Ali in his own words
“At home I'm a nice guy but I don't want the world to know. Humble people don't get very far.”
“Twenty-six years after beating Sonny Liston in Miami I listened to a tape of me talking after the fight. I was great but, man, I was crazy.”
“I ain't got no quarrel with them Viet Cong. I'm not going to Vietnam to help bomb brown people when black people back home in Louisville are being treated like dogs.”
“A man whose views are the same at 50 as they were when he was 20 has wasted 30 years of his life.”
“I am the greatest. I said that even before I knew I was.”
“Only a man who knows what it is like to be defeated can reach down and come up with the extra power it takes to win when the fight is even.”

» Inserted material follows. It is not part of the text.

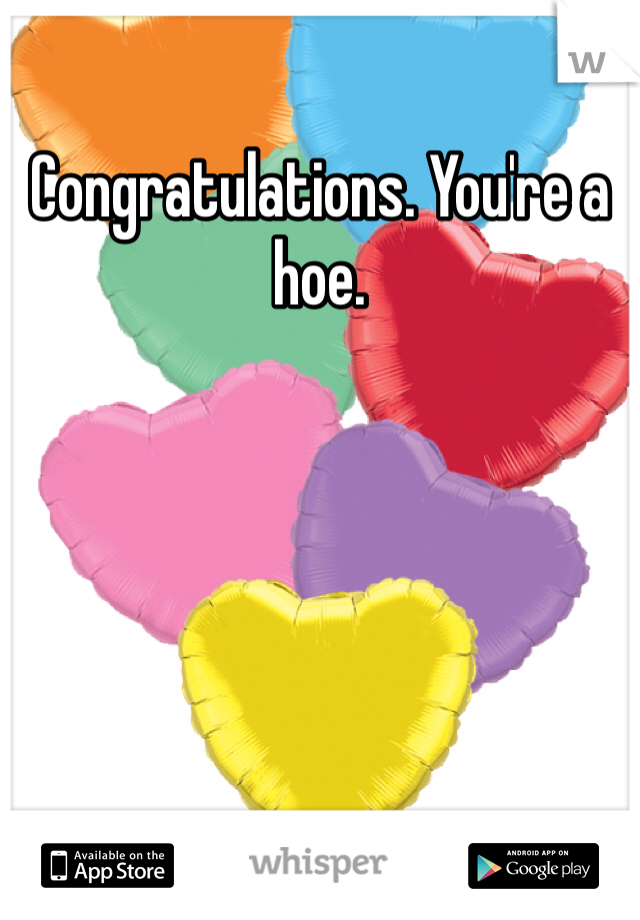 Congratulations. You're a hoe.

“I'm so fast that last night I turned off the light switch in my hotel room and was in bed before it was dark.”
“I hated every minute of training but I said “don't quit — suffer now and then live the rest of your life as a champion.”
“I beat him so bad he will need a shoe-horn to get his hat on.”
“Jimmy Ellis (a former world champion who was a sparring partner before the Shavers fight in 1977) dreamed last night that he beat me. The first thing he did when he came in this morning was apologise.”
“Hating people because of the colour of their skin is wrong and it don't matter which colour is doing the hating. It's just plain wrong.”
“A big fight is just like chasing a pretty girl. You slap on the cologne and you get very excited. Then, when it's all over, you wonder what all the fuss was about.”